* _TEXT TO READ_
- - - - - - -
The 1st to 5th respondents averred in the underlisted paragraphs of the statement of defence thus:-

(3) The defendants aver that the Olorilu of Ojowo chieftaincy is a minor chieftaincy with an approved and registered declaration.

(4) The defendants averthat the last Olorilu of Ojowo Chief S. Banjo died on 23/8/87.

(5) The defendants aver that following the death of Chief Banjo, the then Secretary to the Military Government wrote the secretary of Ijebu North Local Government to advise the Orimolusi of Ijebu Igbo, who was the prescribed authority to proceed with the appointment exercise for the filling of the vacant stool.

(6) The defendants aver that while the appointment exercise was being carried out by the said prescribed authority, the Governor of Ogun State received petitions complaining against the process. An example of the petitions received by the Governor’s office is that written by the Ojowo Chieftaincy Committee dated 10th April, 1988.

(6a) The defendants will found on this petition at the hearing of the suit.

(7) The petitions contained allegations of certain irregularities in the appointment exercise in respect of the vacant Olorilu of Ojowo chieftaincy which caused threat to peace and security to lives and property in the Ojowo Community of Ijebu Igbo.

(8) The defendants aver that the receipt of petitions in respect of the said appointment exercise was communicated to the prescribed authority, Oba Adebayo Kupakude IV, the Orimolusi of Ijebu Igbo by the Governor’s office.

(9) The defendants aver that following the receipt of petitions in respect of the chieftaincy title in dispute, the Governor appointed an investigation panel consisting of one Alhaji B. A. Adekanbi to look into the filing of the vacant stool.

(10) The defendants aver further that a press release was issued by the Governor’s office on 12/5/88 in respect of the chieftaincy title in dispute. The defendants will rely on the said press release.

(11) The defendants aver that it was directed by the Governor that in the interest of peace and good government, the Orimolusi of Ojowo chieftaincy stool should remain vacant pending the outcome of the investigations being conducted into the appointment exercise.

(12) The defendants aver that Alhaji Adekanbi submitted the report of the administrative enquiry into the filling of the vacant stool of Olorilu of Ojowo chieftaincy on 8/8/88. The defendants will rely on the said report which recommended that the purported appointment of the plaintiff should be nullified and that the whole process should be commenced de novo.

(13) The defendants aver that in order to restore peace to Ijebu Igbo Community, the State Government gave some directive to the then prescribed authority, the Orimolusi of Ijebu Igbo regarding the Olorilu chieftaincy.

(14) The defendants aver that the said directives were not carried out which led to the revocation of the appointment of the Orimolusi of Ijebu Igbo in the Ijebu North Local Government Area of Ogun State as a prescribed authority under section 26(3) of the Chief of Law, 1978.
- - - - - - -
* _ITEMS_
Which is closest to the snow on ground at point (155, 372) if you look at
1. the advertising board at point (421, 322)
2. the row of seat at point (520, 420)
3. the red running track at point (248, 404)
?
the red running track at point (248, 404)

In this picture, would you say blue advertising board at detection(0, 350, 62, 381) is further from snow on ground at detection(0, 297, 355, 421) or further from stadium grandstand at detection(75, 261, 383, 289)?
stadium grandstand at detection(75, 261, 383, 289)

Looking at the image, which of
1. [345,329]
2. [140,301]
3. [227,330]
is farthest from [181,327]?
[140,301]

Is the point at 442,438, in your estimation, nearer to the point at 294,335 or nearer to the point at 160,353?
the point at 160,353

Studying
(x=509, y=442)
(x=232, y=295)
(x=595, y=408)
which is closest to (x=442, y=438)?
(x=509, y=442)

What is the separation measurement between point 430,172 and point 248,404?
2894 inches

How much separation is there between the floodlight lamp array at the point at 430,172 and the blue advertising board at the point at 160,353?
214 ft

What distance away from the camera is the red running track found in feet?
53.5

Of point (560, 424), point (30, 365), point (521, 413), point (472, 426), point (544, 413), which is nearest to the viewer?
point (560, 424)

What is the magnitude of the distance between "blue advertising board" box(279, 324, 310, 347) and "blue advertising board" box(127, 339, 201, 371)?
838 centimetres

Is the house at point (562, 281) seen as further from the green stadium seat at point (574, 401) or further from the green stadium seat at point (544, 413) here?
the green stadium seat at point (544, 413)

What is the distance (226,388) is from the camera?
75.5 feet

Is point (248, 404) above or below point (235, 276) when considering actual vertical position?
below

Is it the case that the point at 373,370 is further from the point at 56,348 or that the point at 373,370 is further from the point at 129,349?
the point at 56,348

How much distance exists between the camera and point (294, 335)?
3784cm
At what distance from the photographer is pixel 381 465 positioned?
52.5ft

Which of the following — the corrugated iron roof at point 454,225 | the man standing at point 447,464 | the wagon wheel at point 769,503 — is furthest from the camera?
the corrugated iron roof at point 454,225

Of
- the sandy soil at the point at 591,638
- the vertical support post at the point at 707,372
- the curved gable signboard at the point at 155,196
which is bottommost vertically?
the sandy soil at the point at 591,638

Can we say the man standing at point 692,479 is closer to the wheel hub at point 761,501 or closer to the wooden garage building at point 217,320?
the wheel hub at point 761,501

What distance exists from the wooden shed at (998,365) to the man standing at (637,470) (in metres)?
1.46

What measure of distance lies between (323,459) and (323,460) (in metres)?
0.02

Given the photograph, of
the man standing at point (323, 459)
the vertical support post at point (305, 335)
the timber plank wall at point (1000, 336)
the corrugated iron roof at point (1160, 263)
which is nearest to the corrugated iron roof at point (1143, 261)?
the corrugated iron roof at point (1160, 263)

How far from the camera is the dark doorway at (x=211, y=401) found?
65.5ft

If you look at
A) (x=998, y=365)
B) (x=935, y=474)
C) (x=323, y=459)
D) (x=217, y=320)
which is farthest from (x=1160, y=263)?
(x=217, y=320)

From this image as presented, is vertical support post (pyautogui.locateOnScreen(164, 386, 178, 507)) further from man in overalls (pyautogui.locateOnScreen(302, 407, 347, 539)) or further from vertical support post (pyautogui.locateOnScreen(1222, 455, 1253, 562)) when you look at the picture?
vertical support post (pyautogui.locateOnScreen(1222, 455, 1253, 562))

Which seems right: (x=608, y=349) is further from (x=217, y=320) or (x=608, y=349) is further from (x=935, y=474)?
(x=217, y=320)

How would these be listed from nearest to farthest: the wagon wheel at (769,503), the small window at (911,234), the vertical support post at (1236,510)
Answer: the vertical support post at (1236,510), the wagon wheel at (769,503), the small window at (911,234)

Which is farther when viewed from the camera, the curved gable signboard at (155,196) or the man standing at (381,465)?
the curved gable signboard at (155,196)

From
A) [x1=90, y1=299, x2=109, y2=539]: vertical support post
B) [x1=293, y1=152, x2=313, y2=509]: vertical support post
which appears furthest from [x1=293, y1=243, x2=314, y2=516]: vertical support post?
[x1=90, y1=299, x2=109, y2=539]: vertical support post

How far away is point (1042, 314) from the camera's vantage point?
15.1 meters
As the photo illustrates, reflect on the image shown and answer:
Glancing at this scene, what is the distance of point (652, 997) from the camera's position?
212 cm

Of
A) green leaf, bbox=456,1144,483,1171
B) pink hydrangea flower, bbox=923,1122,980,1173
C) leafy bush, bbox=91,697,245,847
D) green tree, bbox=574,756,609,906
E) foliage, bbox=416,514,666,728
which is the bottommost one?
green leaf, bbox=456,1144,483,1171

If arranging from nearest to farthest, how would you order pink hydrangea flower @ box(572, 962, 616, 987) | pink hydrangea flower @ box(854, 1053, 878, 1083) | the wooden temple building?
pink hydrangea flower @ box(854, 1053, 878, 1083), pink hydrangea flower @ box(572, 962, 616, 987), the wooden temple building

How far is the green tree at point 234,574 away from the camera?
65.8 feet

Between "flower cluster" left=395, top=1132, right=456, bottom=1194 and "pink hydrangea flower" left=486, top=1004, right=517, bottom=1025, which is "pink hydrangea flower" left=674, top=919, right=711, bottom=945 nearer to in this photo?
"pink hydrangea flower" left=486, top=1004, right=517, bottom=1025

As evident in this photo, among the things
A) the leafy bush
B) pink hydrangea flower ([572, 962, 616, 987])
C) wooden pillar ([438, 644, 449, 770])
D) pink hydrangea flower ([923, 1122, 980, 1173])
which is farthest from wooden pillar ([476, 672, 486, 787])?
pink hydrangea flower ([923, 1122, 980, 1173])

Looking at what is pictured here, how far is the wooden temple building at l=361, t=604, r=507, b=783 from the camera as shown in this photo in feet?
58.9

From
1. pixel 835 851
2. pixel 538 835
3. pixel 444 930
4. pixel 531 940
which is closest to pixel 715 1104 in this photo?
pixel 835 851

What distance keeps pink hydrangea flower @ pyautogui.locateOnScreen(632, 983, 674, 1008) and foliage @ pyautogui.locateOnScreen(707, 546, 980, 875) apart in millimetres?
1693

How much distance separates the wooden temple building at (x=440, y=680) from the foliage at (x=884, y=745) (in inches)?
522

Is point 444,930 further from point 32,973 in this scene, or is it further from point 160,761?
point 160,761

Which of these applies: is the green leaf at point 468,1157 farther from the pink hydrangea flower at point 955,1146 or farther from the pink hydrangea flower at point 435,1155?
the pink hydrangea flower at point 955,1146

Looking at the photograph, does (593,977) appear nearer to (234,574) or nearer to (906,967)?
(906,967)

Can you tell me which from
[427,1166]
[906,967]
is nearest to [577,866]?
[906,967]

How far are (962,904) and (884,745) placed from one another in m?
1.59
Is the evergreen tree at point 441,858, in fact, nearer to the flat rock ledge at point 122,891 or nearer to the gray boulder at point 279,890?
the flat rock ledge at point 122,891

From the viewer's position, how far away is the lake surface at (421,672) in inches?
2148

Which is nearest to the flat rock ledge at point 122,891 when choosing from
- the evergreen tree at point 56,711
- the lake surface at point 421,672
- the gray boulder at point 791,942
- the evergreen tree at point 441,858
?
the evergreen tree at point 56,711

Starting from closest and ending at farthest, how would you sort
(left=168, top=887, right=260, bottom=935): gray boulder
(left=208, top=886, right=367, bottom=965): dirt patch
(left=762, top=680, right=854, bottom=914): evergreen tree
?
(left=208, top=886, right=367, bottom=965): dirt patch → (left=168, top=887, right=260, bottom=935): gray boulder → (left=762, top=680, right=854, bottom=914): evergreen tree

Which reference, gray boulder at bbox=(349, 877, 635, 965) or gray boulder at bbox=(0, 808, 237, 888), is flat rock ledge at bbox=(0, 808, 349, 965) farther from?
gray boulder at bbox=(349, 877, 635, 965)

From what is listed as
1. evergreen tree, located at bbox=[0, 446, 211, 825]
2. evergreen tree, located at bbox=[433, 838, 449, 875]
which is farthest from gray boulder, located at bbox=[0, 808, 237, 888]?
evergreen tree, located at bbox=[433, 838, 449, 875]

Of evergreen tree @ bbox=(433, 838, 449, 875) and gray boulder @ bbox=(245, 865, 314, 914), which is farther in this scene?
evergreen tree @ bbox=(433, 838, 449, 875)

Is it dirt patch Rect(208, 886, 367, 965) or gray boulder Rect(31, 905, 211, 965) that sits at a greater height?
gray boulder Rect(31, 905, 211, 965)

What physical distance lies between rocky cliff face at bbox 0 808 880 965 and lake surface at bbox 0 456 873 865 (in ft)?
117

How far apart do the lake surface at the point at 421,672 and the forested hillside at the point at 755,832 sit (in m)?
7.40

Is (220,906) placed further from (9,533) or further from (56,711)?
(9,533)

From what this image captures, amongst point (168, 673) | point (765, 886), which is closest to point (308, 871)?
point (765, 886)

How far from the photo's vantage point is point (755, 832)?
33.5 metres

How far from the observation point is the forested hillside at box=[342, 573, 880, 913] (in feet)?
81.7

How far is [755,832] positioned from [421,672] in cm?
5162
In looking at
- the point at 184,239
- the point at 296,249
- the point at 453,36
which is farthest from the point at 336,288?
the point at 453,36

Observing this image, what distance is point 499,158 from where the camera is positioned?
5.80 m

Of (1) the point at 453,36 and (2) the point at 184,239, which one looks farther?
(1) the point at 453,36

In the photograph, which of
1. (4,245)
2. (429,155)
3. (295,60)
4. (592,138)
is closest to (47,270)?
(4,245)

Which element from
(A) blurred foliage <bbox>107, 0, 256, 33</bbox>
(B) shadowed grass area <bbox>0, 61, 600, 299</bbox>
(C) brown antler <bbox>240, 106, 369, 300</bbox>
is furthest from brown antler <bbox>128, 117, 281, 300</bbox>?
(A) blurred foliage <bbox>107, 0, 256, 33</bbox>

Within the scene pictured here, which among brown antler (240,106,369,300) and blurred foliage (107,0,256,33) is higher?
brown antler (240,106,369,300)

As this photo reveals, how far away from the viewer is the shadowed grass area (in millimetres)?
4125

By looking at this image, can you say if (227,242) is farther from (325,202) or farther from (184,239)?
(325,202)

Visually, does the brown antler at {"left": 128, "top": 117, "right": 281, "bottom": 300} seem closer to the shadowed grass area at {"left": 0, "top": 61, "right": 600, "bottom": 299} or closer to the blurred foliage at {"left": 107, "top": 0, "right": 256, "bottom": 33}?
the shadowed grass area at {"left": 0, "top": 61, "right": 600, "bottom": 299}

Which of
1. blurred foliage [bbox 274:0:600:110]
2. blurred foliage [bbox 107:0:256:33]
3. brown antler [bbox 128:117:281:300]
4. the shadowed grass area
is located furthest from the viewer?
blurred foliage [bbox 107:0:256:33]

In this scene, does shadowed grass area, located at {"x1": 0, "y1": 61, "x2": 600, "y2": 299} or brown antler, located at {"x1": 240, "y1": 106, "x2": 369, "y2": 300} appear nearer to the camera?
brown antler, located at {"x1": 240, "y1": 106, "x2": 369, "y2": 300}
- - - - - - -
* _PROBLEMS TO SOLVE_
1/ According to the defence excerpt, on what date did Chief S. Banjo die?
2/ Rewrite the paragraph of the defence excerpt beginning "(12) The defendants aver that Alhaji Adekanbi" in a shorter form, keeping its main facts.
3/ Translate this sentence from the defence excerpt into Spanish: "The defendants aver that the Olorilu of Ojowo chieftaincy is a minor chieftaincy with an approved and registered declaration."
Base every answer only on the defence excerpt.

* _SOLUTIONS TO EACH TASK_
1/ Chief S. Banjo died on 23/8/87.

2/ The defendants state that Alhaji Adekanbi submitted his report on the enquiry into filling the vacant Olorilu of Ojowo stool on 8/8/88. They will rely on the report, which recommended nullifying the plaintiff's purported appointment and restarting the whole process de novo.

3/ Los demandados alegan que la jefatura de Olorilu de Ojowo es una jefatura menor con una declaración aprobada y registrada.